Louisa May Alcott's Little Women is one of the most widely read novels ever written for young people. The book is memorable for its warmth and glowing humor and for its vivid portraits of the four devoted sisters Meg, Jo, Beth, and Amy March. Jo, the spirited tomboy and the most striking of the sisters, is generally thought to represent the author.
Like the "little women" in her novel, Louisa and her three sisters enjoyed a happy family life despite financial handicaps. Their father, Amos Bronson Alcott, was a well-known educator and philosopher, whose career was marked by great personal prestige but constant financial difficulties. His children adored him and were educated by him at home. In 1840 the Alcotts moved to Concord, Mass., where Louisa came to know Ralph Waldo Emerson and Henry David Thoreau.
While still in her teens, Louisa began to help support the family by teaching, sewing, and doing housework.
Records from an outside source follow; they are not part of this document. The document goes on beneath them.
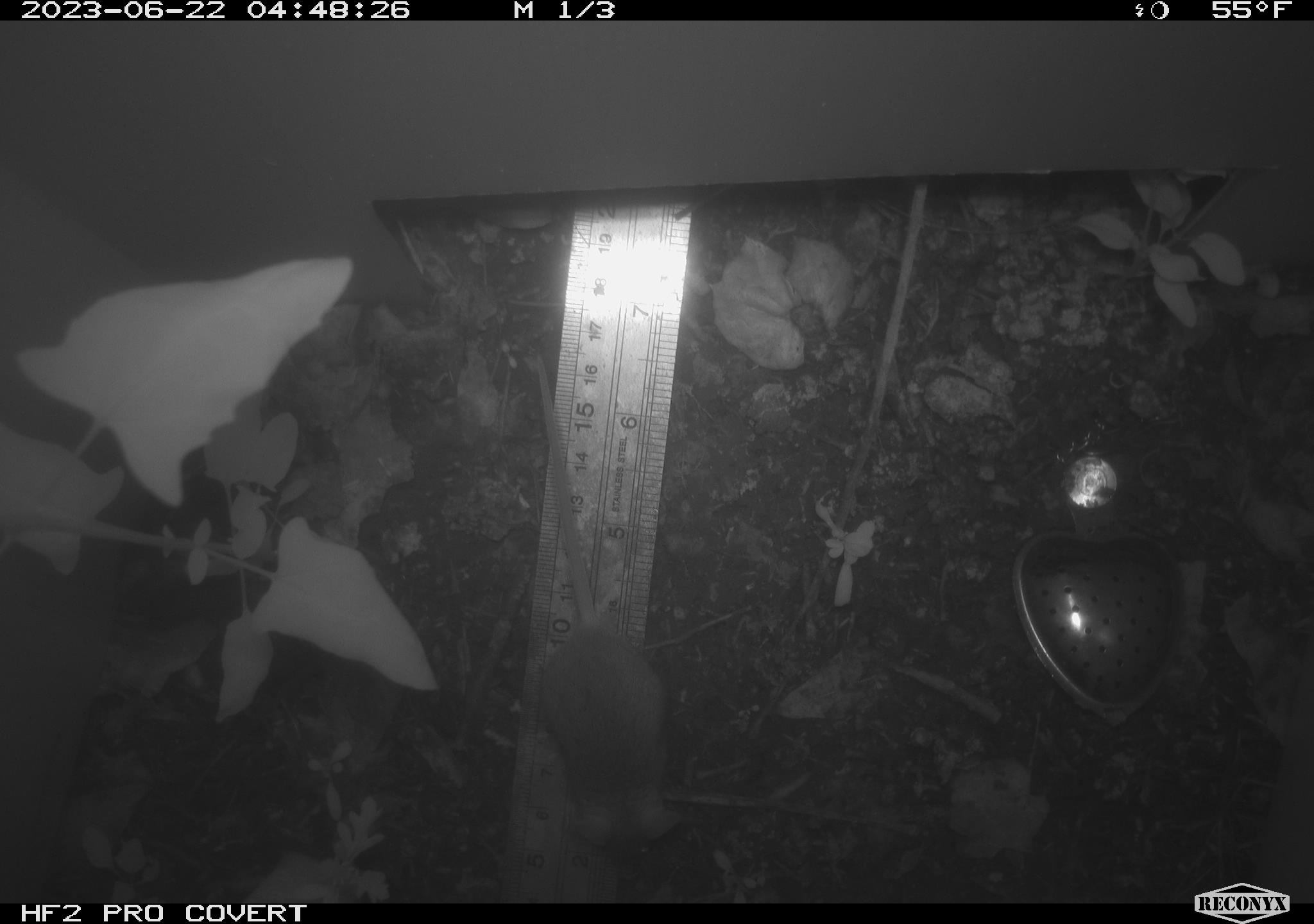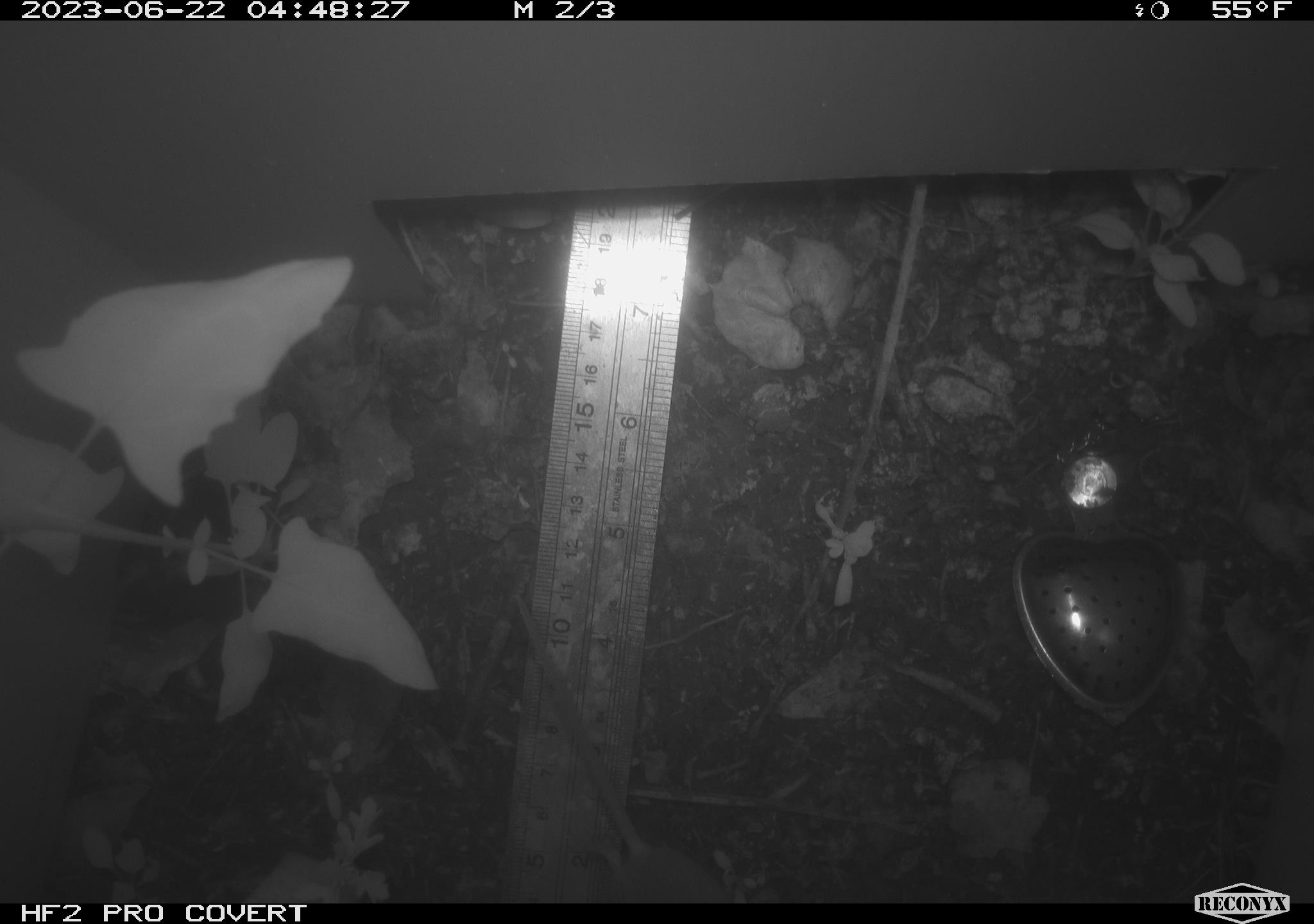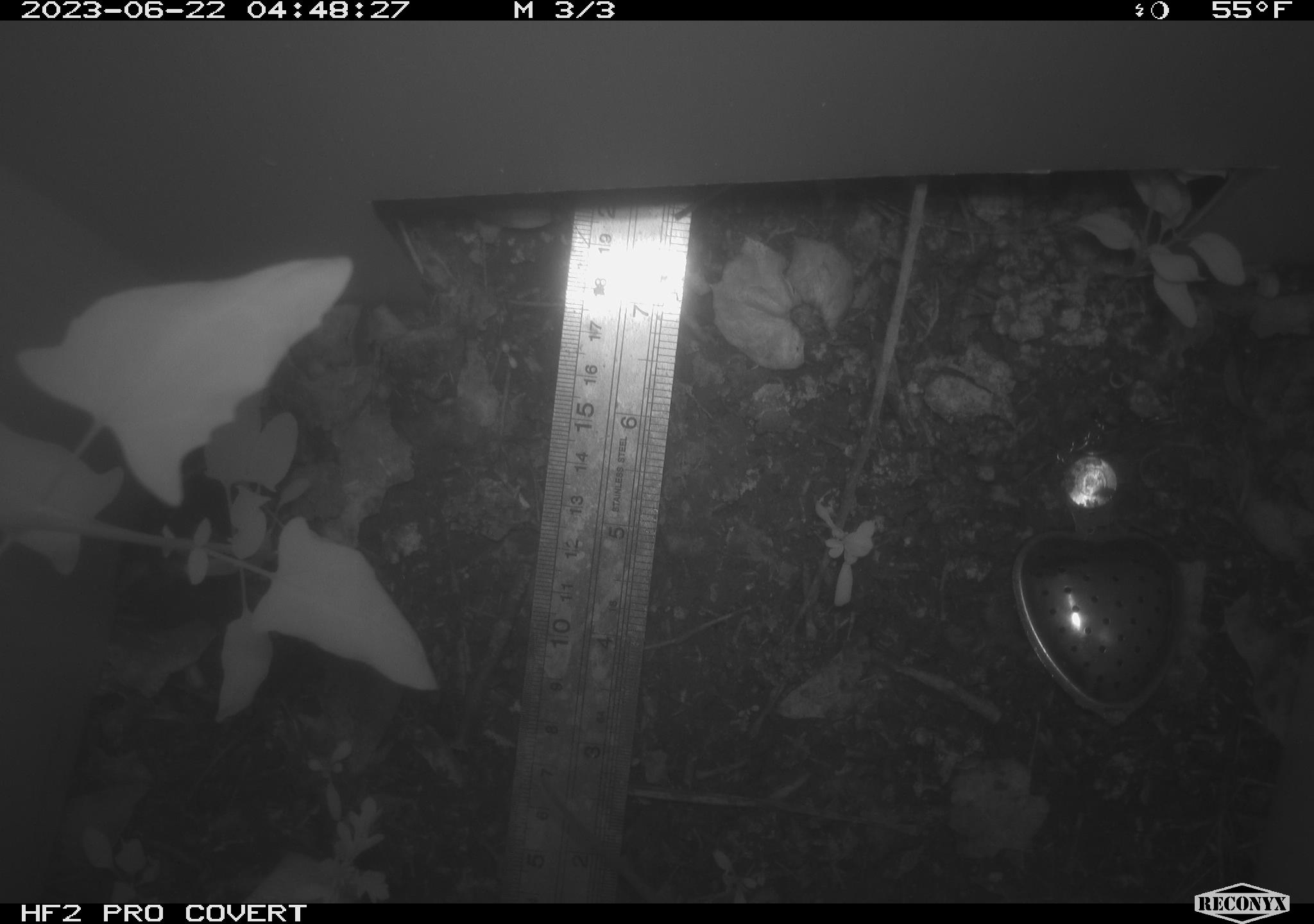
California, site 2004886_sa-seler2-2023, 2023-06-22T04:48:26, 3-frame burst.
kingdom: Animalia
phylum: Chordata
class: Mammalia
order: Rodentia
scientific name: Rodentia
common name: mouse species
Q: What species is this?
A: Mouse species (Rodentia).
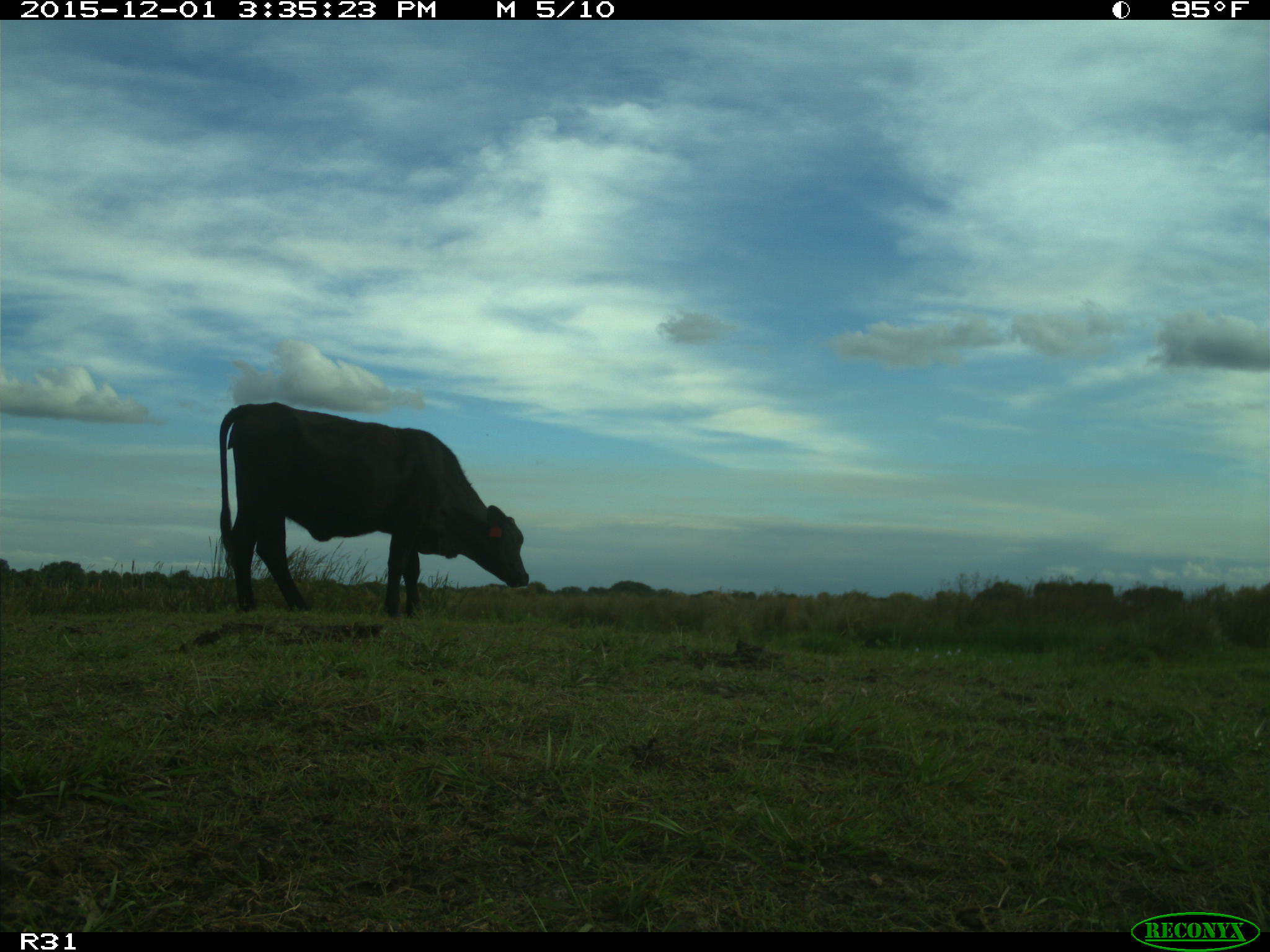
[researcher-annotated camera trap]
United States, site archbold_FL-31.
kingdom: Animalia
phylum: Chordata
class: Mammalia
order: Artiodactyla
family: Bovidae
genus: Bos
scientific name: Bos taurus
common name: domestic cow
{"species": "Bos taurus (domestic cow)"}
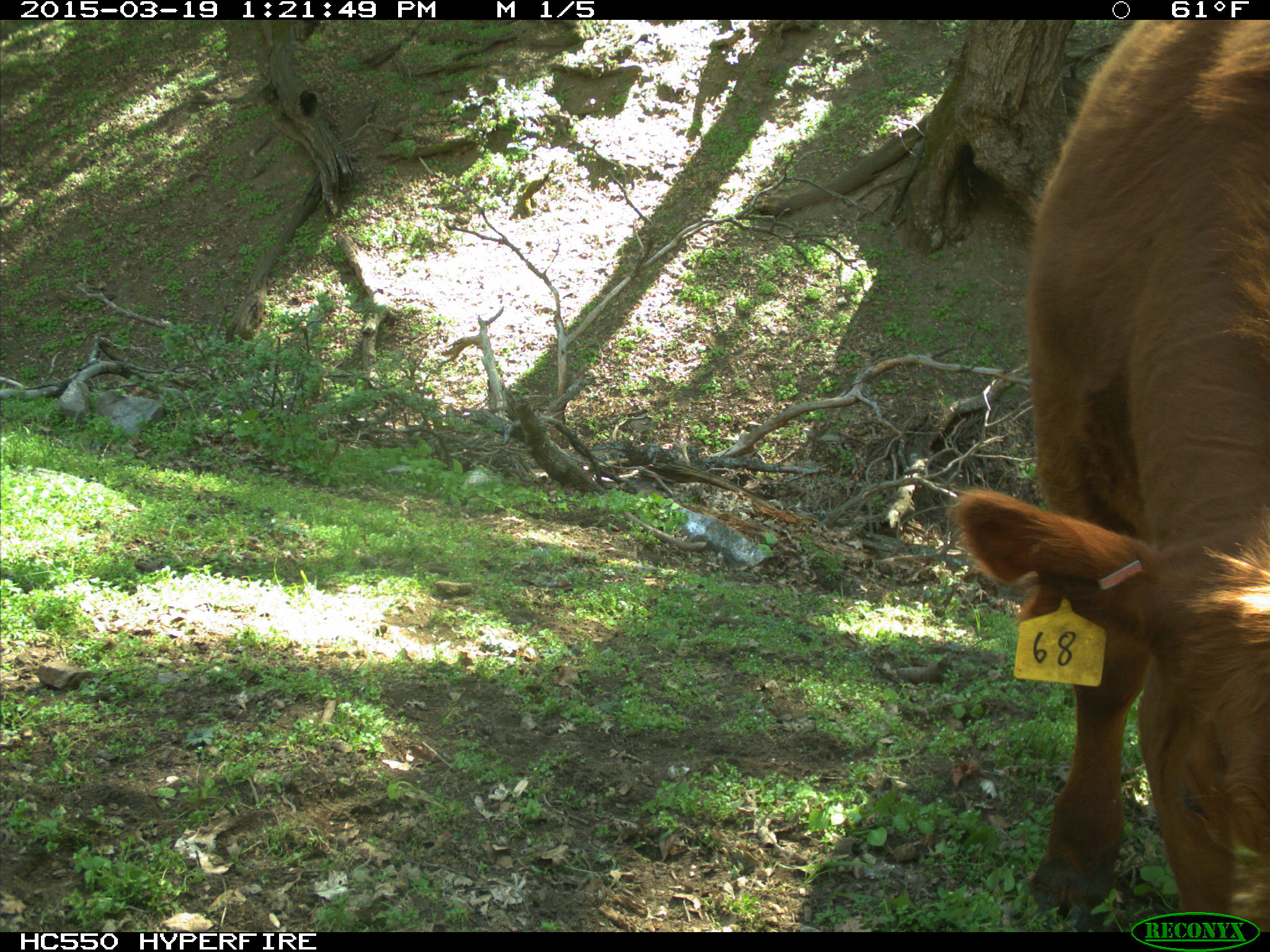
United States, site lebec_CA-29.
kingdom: Animalia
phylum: Chordata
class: Mammalia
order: Artiodactyla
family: Bovidae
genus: Bos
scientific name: Bos taurus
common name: domestic cow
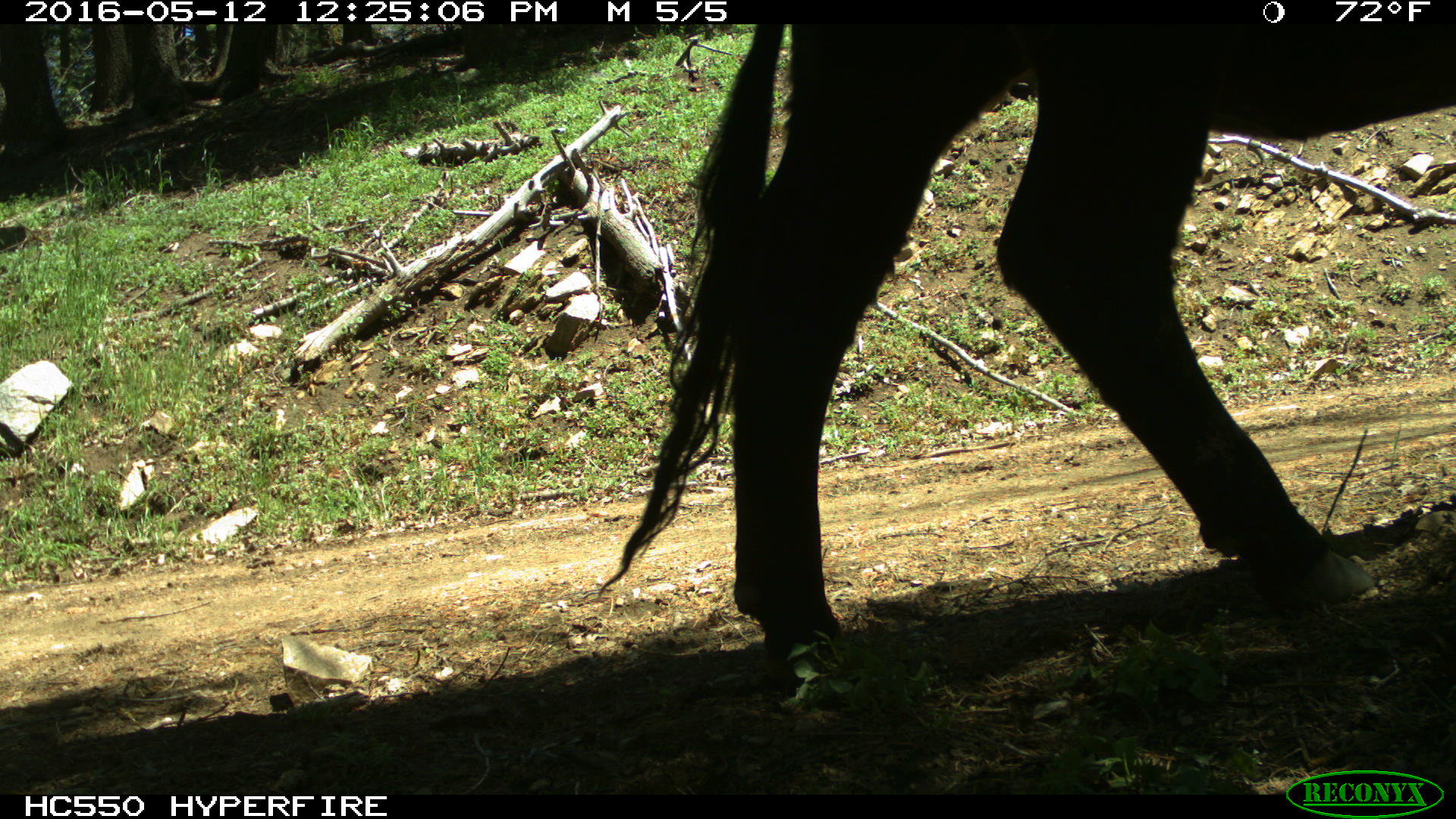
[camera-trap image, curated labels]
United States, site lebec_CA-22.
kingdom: Animalia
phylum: Chordata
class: Mammalia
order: Artiodactyla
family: Bovidae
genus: Bos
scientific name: Bos taurus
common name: domestic cow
Bos taurus (domestic cow).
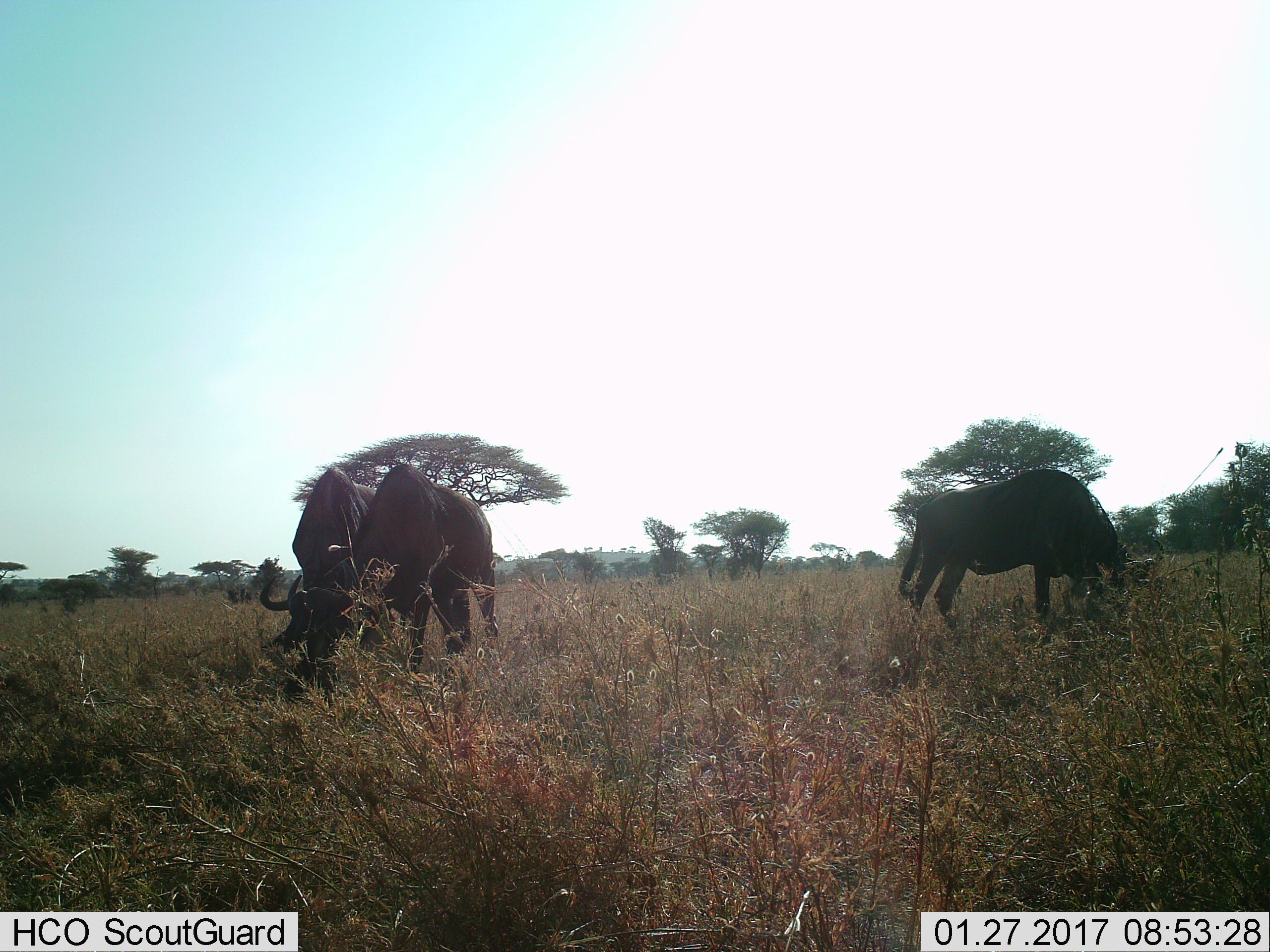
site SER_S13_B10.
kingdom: Animalia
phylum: Chordata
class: Mammalia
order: Artiodactyla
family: Bovidae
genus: Connochaetes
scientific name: Connochaetes taurinus taurinus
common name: blue wildebeest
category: wildebeestblue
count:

She also began to write short stories, but her early pieces were overly melodramatic and few were sold. In 1855 she published her first volume of stories, Flower Fables. However, she did not win recognition as a writer until the publication of Hospital Sketches (1863). This book was a collection of excerpts from her letters written during her service as a Civil War nurse.
Miss Alcott's first novel, Moods (1864), was not a great success, but the money it brought enabled her to travel to Europe. During the trip she decided to follow the suggestion of her publisher and write a book for girls based on her childhood experiences. The two successive volumes of Little Women (1868-1869) were the result. These met with such enthusiasm from the public that she continued the story of the March family in Little Men (1871) and Jo's Boys (1886).
Miss Alcott wrote one novel for adults, Work (1873), an autobiographical account of a woman's efforts to support a family. Her other popular juvenile books include An Old-Fashioned Girl (1870), Eight Cousins (1875), Under the Lilacs (1878), and Jack and Jill (1880). All of them were successful but none achieved the overwhelming acclaim and enduring popularity of Little Women.
In 1975, Behind a Mask: The Unknown Thrillers of Louisa May Alcott was published. This book contains four of the thrillers that Miss Alcott wrote during the 1860's under the name of A. M. Barnard.
Although the profits from Little Women eased her money worries, Miss Alcott remained the sole support of her family for the rest of her life. Her writing and charitable work left her little time for friends, and she never married. She died at the age of 55, two days after the death of her father.